Me quedé sin palabras. Entonces, sin darnos cuenta, dos pequeñas siluetas aparecieron en la puerta de su nueva casa. Nuestros hijos. Habían salido a buscar a su mamá porque tardaba.
Se acercaron al carro y, al vernos, nos miraron con duda. Pero también… con una sonrisa.
—Todo está bien —les dijimos—. Lo estamos solucionando, no se preocupen.

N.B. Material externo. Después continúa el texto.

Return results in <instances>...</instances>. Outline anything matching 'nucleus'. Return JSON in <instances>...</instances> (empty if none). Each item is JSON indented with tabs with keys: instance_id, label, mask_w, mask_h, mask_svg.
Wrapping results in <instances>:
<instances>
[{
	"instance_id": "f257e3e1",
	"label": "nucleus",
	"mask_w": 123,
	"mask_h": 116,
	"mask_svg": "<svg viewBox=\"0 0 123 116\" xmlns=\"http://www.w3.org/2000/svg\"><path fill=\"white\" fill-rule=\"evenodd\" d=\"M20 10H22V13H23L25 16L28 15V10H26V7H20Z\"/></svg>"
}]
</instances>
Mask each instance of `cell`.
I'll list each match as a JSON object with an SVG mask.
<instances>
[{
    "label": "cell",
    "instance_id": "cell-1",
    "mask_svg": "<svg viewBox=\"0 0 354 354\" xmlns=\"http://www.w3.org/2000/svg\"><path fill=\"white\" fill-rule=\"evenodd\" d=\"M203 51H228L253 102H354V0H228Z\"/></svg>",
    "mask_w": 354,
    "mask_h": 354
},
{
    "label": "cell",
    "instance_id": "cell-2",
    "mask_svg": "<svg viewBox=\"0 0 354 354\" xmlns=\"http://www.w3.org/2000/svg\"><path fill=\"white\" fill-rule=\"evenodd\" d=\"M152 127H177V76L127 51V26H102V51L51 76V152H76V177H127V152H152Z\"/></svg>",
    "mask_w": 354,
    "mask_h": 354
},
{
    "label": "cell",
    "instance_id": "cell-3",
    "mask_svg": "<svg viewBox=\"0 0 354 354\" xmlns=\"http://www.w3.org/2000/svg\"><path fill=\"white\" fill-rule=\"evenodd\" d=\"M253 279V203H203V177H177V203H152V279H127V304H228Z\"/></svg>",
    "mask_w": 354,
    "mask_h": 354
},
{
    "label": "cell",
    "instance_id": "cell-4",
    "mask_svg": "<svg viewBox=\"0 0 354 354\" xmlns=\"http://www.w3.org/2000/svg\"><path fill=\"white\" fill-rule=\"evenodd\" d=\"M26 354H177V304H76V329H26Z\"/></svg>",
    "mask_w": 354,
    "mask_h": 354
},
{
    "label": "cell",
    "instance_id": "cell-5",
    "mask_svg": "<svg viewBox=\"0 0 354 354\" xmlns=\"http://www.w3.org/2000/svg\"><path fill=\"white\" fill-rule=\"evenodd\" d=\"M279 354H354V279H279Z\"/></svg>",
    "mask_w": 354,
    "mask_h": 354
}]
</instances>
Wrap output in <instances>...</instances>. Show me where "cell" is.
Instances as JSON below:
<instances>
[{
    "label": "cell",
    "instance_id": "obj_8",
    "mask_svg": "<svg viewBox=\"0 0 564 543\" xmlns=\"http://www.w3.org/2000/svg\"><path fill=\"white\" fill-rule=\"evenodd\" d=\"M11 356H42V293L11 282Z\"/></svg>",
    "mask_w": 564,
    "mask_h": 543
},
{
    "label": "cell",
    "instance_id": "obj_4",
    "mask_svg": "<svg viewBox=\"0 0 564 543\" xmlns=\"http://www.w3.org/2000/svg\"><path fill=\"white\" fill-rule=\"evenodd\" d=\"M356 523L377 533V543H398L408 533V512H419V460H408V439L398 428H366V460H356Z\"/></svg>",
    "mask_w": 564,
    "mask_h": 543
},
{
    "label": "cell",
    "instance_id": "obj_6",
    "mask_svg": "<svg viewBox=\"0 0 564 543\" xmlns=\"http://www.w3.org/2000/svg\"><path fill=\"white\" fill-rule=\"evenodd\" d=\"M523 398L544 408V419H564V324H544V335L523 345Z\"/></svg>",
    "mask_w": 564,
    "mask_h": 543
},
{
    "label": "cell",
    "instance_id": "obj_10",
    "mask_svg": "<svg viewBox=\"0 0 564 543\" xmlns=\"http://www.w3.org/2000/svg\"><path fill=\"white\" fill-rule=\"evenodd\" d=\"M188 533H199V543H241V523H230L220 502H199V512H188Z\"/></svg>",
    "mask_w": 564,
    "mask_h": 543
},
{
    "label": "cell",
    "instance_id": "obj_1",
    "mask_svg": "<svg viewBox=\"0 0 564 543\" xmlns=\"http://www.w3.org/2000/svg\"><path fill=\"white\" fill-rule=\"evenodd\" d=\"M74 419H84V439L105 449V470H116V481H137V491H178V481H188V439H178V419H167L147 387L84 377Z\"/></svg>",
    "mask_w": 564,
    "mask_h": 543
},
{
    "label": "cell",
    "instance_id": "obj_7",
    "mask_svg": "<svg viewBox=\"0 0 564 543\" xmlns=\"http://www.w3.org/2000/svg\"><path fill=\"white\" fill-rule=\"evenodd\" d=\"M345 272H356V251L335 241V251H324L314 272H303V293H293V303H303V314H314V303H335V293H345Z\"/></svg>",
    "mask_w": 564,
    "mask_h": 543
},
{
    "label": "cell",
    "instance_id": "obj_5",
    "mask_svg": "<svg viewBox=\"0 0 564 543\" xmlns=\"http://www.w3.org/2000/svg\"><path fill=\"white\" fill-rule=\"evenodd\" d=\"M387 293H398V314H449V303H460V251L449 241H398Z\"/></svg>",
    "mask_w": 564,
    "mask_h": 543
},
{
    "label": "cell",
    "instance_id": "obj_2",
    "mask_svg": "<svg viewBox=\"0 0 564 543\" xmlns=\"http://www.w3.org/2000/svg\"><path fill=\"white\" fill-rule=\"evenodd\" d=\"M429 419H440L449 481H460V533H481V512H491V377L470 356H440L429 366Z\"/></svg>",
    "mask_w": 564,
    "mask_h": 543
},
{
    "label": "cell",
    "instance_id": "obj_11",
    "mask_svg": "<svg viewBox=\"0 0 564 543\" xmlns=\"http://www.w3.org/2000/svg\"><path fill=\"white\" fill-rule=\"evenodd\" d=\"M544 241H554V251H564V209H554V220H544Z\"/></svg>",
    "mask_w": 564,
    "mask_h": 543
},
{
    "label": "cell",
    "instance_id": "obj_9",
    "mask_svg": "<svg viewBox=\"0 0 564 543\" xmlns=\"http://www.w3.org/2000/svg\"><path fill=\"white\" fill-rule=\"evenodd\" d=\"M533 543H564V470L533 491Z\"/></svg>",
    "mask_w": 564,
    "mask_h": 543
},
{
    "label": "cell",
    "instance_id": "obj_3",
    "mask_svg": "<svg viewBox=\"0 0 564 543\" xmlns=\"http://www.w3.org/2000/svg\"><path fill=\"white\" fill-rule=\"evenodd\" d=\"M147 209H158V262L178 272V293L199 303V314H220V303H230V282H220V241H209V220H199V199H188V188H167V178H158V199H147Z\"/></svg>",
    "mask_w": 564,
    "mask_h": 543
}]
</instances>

Cuando volvieron a entrar, su inocencia nos recordó lo que realmente importaba. Y la pared de hielo que nos separaba... se rompió por completo.
Emma me confesó que apenas recordaba lo que había pasado aquella noche. Lo sentía como una película incompleta. En el fondo, sabía que yo no era así. Me dijo que, al despertar en la casa de su tía, se asustó.
--Creí que me había vuelto a quedar bebiendo,
Hasta que vio el golpe en su rostro. Ahí comprendió que algo más grave había sucedido.
Su familia le contó cómo llegó: llorando, con el rostro herido, diciendo cosas confusas. Con lo que ella narró, sumado a las pruebas físicas, yo era el culpable. Todos querían ir a buscarme. Pero ella... aún dudaba de lo que realmente había pasado.
Entonces me preguntó lo que yo recordaba de esa noche. Y se lo conté todo.
A medida que hablaba, su memoria fue llenando los espacios vacíos. Nuestra hija mayor también le había mencionado algunos detalles. Aunque para otros fuera difícil de creer, Emma comenzó a comprender. Sin embargo, su familia, acompañando su dolor, decidió actuar. Como no habíamos podido hablar antes, la acompañaron a ponerme la denuncia en la estación de policía.
En ese momento lo recordé... y el miedo me invadió de nuevo.
—¿Qué puedo hacer ahora? Ni siquiera debería estar aquí…
Ella tomó mi mano con delicadeza.
—No te preocupes demasiado. Yo me encargaré de eso.
Ya era tarde. Aquella noche no solucionamos todo, ni llegamos a un acuerdo definitivo. Pero de alguna forma… hicimos las paces. Nos despedimos con un compromiso: en los próximos días hablaríamos con más calma, más tiempo… y menos orgullo.
La tregua había comenzado. Y aunque mis expectativas eran grandes, también debía ser realista. Aún no sabía cómo terminaría esa semana.
Pero el primer paso… ya se había dado.